Variation among paratypes. Adult females (SVL 26.8–32.8 mm) are slightly larger than adult males (SVL 23.1–29.7 mm) ( Table 3 View TABLE 3 ). Variation in coloration of fixed specimens is mostly related to the presence of chevrons on the dorsum (URCA-H 6980, 2373, 1544, 13342, 6988, and 9828). In life, the dorsal coloration is highly polymorphic: dark brown, reddish to yellowish-brown, or grey ( Figure 4 View FIGURE 4 ), with the presence of dark brown chevrons and black spots in some individuals. Other variations in coloration among paratypes are: brown bars on the leg and arm; dark brown stripe from the tip of the nose to the eye, including the internarial area; dark brown bar in the interorbital region; labial region yellowish to white; supratympanic fold bold black; gular region yellowish; and iris cooper-colored with brown reticulations.

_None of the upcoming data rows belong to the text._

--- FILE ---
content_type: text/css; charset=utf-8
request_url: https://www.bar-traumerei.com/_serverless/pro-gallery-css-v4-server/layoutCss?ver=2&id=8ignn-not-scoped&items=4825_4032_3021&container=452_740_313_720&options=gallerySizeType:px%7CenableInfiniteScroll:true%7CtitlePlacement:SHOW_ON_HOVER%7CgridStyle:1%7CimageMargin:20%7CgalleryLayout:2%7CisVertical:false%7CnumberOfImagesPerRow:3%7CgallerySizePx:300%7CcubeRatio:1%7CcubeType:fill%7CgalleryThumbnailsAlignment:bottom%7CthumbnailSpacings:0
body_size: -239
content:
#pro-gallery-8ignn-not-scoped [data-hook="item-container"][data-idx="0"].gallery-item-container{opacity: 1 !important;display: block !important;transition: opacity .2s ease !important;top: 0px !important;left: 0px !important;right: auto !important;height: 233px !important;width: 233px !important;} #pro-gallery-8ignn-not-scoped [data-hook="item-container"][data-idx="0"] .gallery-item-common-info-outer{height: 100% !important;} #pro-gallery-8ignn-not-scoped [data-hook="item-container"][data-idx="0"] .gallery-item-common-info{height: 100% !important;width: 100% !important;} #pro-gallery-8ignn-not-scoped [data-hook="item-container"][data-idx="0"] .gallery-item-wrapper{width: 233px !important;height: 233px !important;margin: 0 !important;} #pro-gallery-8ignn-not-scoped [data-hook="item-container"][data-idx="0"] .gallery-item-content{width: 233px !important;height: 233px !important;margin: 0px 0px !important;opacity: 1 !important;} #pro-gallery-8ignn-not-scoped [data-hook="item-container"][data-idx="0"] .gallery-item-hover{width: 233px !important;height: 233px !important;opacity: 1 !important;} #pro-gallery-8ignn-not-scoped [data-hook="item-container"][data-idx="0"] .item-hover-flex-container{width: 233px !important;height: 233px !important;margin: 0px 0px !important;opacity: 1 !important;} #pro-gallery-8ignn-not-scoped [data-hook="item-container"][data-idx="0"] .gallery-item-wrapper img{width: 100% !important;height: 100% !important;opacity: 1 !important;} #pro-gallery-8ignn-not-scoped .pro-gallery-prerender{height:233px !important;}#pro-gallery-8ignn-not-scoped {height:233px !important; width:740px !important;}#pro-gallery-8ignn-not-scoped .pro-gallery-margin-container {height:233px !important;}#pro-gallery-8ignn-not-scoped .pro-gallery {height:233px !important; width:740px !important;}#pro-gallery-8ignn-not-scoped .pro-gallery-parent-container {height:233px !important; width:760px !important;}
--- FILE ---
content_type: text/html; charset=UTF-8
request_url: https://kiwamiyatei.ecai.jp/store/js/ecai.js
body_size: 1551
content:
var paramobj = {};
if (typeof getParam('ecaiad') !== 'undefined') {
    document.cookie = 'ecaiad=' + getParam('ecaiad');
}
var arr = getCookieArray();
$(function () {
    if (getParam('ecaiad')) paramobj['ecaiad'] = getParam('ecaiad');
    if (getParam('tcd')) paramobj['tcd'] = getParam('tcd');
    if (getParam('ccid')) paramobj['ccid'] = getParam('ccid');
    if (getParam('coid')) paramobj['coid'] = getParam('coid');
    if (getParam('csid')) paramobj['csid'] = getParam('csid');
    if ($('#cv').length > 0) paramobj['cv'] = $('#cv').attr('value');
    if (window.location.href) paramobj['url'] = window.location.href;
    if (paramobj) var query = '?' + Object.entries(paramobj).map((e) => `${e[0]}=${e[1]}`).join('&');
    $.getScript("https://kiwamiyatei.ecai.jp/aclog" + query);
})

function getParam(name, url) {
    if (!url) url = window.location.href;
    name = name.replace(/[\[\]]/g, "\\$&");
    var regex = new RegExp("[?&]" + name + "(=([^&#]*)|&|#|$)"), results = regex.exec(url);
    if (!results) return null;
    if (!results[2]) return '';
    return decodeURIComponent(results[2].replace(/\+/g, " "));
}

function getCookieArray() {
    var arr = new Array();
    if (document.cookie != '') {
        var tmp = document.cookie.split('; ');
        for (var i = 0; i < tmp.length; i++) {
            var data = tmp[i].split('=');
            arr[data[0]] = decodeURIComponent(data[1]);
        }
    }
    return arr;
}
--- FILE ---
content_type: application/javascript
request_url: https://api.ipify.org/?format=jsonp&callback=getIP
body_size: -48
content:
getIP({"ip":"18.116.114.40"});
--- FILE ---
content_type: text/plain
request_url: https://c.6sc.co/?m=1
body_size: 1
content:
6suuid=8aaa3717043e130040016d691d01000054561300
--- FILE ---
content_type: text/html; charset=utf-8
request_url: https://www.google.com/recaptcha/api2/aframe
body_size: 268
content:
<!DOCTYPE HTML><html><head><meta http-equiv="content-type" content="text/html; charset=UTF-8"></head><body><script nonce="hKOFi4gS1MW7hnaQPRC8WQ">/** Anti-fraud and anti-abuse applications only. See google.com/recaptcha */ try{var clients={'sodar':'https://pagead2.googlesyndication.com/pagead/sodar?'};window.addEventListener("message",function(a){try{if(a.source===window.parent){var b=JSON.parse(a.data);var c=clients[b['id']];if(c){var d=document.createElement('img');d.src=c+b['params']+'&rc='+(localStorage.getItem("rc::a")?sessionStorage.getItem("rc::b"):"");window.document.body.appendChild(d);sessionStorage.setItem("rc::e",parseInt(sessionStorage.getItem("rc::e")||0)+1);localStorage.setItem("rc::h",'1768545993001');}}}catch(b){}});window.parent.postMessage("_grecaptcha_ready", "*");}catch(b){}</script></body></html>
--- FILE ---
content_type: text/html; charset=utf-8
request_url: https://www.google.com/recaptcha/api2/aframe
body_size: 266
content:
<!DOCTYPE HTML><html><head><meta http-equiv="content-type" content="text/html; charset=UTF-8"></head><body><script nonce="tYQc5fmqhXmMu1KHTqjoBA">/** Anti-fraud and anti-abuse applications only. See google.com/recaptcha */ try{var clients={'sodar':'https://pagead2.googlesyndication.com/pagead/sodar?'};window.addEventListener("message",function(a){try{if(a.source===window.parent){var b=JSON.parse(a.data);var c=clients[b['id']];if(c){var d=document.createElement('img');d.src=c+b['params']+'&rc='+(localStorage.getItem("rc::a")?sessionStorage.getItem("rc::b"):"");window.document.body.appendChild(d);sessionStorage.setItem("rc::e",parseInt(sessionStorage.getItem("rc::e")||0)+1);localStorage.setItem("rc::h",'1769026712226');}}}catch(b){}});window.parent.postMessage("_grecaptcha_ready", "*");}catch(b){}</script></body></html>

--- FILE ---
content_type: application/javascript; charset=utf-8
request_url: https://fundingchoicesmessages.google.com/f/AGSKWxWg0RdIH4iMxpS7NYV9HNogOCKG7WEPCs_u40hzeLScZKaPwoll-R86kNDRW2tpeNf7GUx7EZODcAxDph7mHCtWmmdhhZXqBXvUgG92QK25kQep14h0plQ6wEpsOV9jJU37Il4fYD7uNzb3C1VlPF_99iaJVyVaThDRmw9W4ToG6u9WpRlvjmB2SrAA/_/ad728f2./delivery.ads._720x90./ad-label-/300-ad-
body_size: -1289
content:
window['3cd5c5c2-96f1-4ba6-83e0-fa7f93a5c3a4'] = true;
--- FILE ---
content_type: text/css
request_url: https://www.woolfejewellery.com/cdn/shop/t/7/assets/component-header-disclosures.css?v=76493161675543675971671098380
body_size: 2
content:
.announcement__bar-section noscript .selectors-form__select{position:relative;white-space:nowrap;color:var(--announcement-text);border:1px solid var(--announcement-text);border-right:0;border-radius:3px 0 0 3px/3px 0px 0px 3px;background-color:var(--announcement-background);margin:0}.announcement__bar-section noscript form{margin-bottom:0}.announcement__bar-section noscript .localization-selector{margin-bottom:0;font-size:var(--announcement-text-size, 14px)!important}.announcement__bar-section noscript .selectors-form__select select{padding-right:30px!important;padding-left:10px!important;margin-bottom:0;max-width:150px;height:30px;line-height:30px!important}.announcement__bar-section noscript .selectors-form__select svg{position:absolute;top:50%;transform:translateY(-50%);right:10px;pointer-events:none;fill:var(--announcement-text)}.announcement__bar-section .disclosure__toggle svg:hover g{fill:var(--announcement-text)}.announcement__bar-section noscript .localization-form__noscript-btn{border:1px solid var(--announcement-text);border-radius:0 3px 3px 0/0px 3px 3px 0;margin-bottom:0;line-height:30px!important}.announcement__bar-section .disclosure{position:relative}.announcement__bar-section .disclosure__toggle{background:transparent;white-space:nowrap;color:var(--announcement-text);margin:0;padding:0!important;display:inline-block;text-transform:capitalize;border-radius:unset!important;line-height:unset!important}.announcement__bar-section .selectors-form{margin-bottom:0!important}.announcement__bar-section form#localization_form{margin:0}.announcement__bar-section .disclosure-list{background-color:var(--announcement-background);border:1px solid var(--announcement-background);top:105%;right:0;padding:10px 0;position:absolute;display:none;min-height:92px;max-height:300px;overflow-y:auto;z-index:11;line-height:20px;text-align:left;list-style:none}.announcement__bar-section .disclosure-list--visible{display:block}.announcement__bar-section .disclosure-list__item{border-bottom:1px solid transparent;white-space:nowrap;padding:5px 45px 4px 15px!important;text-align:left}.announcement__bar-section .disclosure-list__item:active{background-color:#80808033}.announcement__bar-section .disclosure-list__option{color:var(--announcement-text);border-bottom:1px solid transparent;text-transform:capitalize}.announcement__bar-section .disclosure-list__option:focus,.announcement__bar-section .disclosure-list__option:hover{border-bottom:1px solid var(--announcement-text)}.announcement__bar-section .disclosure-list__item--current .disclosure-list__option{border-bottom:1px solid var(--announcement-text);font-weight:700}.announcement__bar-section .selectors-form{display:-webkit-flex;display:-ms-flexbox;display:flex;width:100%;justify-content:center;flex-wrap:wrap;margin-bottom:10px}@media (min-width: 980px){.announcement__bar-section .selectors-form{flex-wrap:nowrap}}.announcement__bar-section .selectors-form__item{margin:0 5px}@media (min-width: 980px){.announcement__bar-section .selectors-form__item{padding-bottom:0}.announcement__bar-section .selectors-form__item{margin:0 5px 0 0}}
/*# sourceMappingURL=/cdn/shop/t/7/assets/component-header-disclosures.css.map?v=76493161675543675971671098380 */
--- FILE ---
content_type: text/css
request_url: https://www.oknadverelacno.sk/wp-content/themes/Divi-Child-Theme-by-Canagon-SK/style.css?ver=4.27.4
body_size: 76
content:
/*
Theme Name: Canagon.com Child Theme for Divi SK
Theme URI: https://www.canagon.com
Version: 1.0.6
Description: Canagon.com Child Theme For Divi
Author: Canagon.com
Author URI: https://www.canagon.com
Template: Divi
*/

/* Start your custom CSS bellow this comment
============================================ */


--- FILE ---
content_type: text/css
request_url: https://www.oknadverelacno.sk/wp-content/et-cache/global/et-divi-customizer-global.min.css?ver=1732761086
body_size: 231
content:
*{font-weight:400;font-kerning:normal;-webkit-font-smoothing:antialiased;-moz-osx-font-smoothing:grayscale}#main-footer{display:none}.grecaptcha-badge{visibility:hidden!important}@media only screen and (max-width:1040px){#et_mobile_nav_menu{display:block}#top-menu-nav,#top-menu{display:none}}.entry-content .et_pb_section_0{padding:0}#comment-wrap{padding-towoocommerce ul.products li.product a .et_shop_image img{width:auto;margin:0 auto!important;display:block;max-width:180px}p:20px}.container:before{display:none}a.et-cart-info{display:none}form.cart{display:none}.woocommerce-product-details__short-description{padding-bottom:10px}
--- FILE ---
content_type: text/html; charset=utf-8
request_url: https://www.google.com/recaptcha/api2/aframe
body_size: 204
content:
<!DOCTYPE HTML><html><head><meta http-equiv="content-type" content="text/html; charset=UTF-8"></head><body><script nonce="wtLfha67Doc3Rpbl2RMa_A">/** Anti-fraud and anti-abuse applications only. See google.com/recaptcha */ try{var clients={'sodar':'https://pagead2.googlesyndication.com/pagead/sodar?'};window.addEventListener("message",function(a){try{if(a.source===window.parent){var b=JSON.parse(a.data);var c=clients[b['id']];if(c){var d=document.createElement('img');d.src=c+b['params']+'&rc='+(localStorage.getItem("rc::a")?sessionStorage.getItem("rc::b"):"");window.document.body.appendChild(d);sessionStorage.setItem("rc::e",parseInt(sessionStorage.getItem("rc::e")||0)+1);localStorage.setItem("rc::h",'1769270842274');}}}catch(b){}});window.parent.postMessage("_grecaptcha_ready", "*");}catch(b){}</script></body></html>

Geographic distribution. Pristimantis relictus is endemic to the “Brejos de Altitude” of the state of Ceará, Northeast Brazil. This species occurs in the Planalto da Ibiapaba (municipalities of Ipu, Tianguá, Ubajara, Granja, Viçosa do Ceará), Serra de Maranguape (municipality of Maranguape), Serra da Aratanha (municipality of Pacatuba), Serra de Baturité (municipalities of Guaramiranga, Pacoti, Aratuba, Mulungu), Serra da Uruburetama ( Roberto & Loebmann 2016), and Serra da Meruoca (municipality of Meruoca) ( Figure 5 View FIGURE 5 ).

Natural history. Pristimantis relictus occurs in dry forests and humid forests ( Loebmann & Haddad 2010; Roberto & Loebmann 2016; Castro et al. 2019), from 100 to 900 m.a.s.l. The species has a prolonged breeding period throughout the raining season from December to April. Vocalization occurs from 5 pm throughout the night, with a peak of individuals vocalizing during 6–9 pm. Individuals were found vocalizing on leaves, tree trunks and twigs, mostly facing downwards. Amplexus is axillary, and the eggs are deposited on humid surfaces of rock and wooden debris. Mature females range 28–33 mm and 1.45–3.27 g (n = 13), and clutches have 21– 53 eggs (n = 13). We observed territorial behavior involving agonistic combat and the emission of territorial and release calls; unfortunately, these calls were not recorded. At Serra de Baturité mountain range we recorded the following species occurring in sympatry with P. relictus : Boana raniceps , Dendropsophus minusculus , D. minutus , D. tapacuarensis , Pithecopus gonzagai , Scinax tropicalia , Trachycephalus typhonius , Adelophryne baturitensis , Odontophrynus carvalhoi , Rhinella casconi , R. dapsilis , R. diptycha , R. granulosa , Adenomera juikitam , Leptodactylus macrosternum , L. natalensis , L. pustulatus , L. mystaceus and Physalaemus cuvieri . See Loebmann & Haddad (2010), and Castro et al. (2019) for the anuran species that occur in sympatry with Pristimantis relictus at the Planalto da Ibiapaba mountain range.

Etymology. The specific epithet is derived from the Latin noun word relictus , meaning left behind, abandoned, in reference to the isolated geographic distribution of the species between the Amazon and Atlantic Forest, where it only occurs in mountain forests of highland marshes of the state of Ceará, Brazil.